Consigne:
Renvoyez mot pour mot la partie du passage sur l'économie chypriote qui commence aux mots « L’Institut de la » et s'arrête après « deux prochaines années. ».

Passage choisi:
|---|

2°) L’économie chypriote au bord de l’effondrement total
Par ailleurs, de nombreux experts internationaux, après avoir étudié en détail la situation de l’économie chypriote où le secteur financier représente près de 70 % du PIB, sont parvenus à la conclusion que le prétendu « plan de sauvetage » du secteur bancaire va avoir des conséquences dramatiques pour l’économie.
L’Institut de la finance internationale (IIF), association dont le siège est à Washington et qui représente les plus grandes banques du globe, a estimé que Chypre allait connaître une « chute libre » , avec une récession pouvant atteindre 20% sur les deux prochaines années.
3°) Le gangstérisme et la corruption des européistes chypriotes éclatent au grand jour
Comme si la situation n’était pas suffisamment gravissime, la scène politique chypriote est secouée désormais de scandale à répétition visant d’éventuels délits d’initié commis par un certain nombre de personnalités politiques de l’île.
Selon la presse grecque, la Bank of Cyprus, la Banque Laïki (en liquidation) et la Hellenic Bank auraient ainsi « effacé » des millions d’euros de dettes – au cours de ces cinq dernières années – au bénéfice de députés, de proches ou de sociétés liées à des personnalités politiques. C’est-à-dire au profit de la petite clique des dirigeants européistes du pays.
On a également appris par le Dailymail que ce sont plus de 4,5 milliards d’euros qui auraient quitté l’île de Chypre dans les jours précédents la la première annonce du plan de sauvetage.
Si elle est confirmée, cette fuite soudaine de capitaux témoignerait qu’un certain nombre de responsables très bien placés connaissaient précisément le type d’accord qui était en préparation avec les autorités européennes, le racket sur les dépôts bancaires qui allait en résulter, et qu’ils en ont tiré des conséquences à titre personnel, en expatriant en urgence leurs propres dépôts pour ne pas subir le même sort que les autres déposants.

|---|

Lignes fournies:
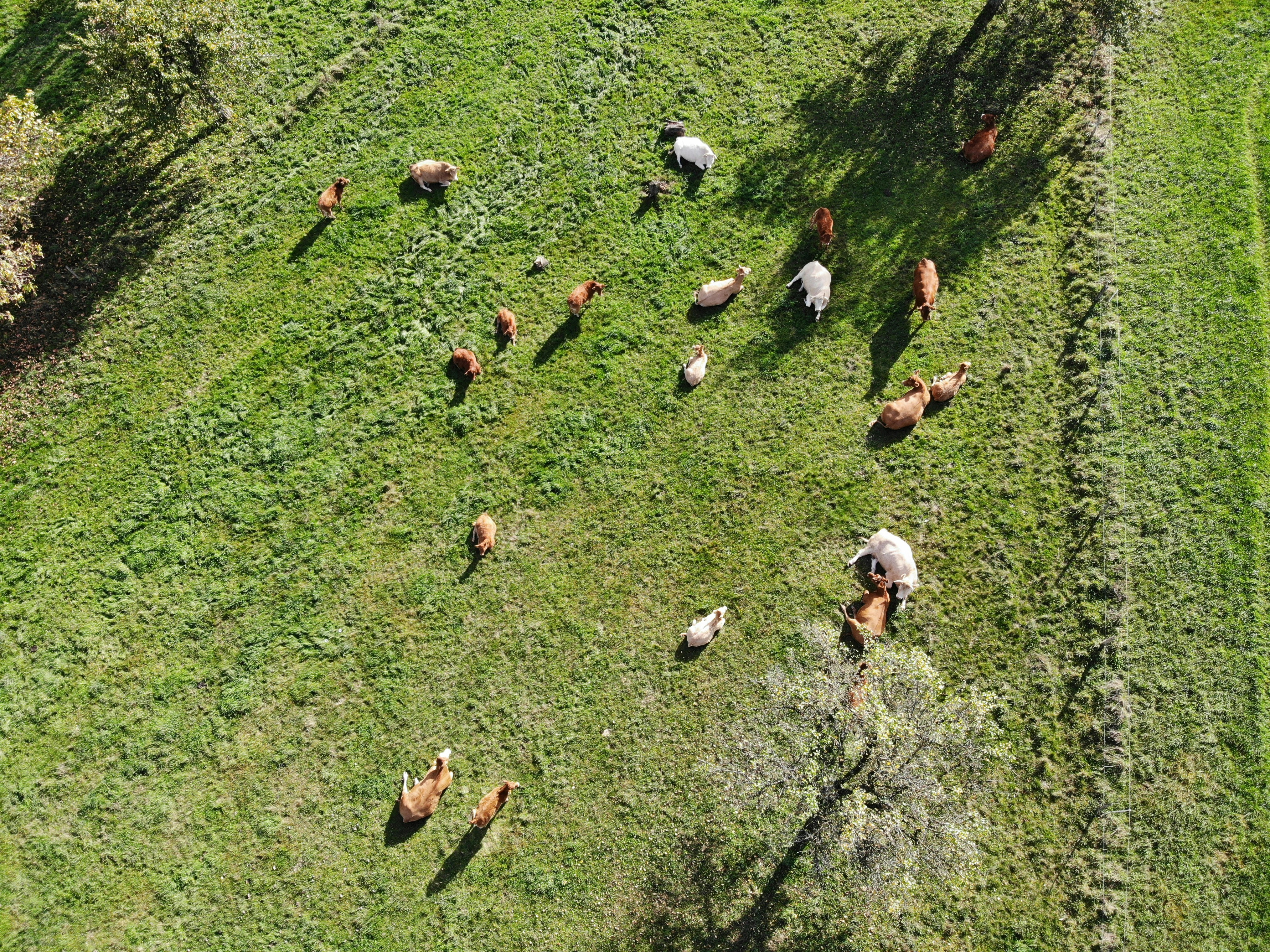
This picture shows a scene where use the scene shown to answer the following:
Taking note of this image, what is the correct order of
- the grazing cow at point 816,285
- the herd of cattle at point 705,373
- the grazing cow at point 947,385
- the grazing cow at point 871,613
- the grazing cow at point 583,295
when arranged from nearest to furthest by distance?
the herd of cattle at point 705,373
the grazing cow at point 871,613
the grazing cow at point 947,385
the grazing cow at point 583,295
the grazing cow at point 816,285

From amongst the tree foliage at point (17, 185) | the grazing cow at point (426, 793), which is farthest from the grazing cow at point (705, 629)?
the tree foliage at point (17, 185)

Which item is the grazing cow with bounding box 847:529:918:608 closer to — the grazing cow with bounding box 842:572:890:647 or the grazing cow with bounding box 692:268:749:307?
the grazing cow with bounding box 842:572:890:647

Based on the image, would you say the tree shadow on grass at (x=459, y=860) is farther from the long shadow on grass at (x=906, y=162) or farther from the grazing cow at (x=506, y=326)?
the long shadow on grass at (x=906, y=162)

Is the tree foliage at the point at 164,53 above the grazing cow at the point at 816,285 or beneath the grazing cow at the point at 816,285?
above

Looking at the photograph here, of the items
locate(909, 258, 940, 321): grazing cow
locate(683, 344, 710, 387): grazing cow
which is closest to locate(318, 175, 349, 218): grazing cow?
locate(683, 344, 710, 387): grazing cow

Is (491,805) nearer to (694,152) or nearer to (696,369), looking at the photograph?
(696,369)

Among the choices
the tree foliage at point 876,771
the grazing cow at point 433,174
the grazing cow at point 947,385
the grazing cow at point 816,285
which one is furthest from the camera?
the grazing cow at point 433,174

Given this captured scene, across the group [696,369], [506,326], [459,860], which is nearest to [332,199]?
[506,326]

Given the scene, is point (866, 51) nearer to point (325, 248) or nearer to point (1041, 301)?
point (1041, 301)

|---|

Réponse finale:
L’Institut de la finance internationale (IIF), association dont le siège est à Washington et qui représente les plus grandes banques du globe, a estimé que Chypre allait connaître une « chute libre » , avec une récession pouvant atteindre 20% sur les deux prochaines années.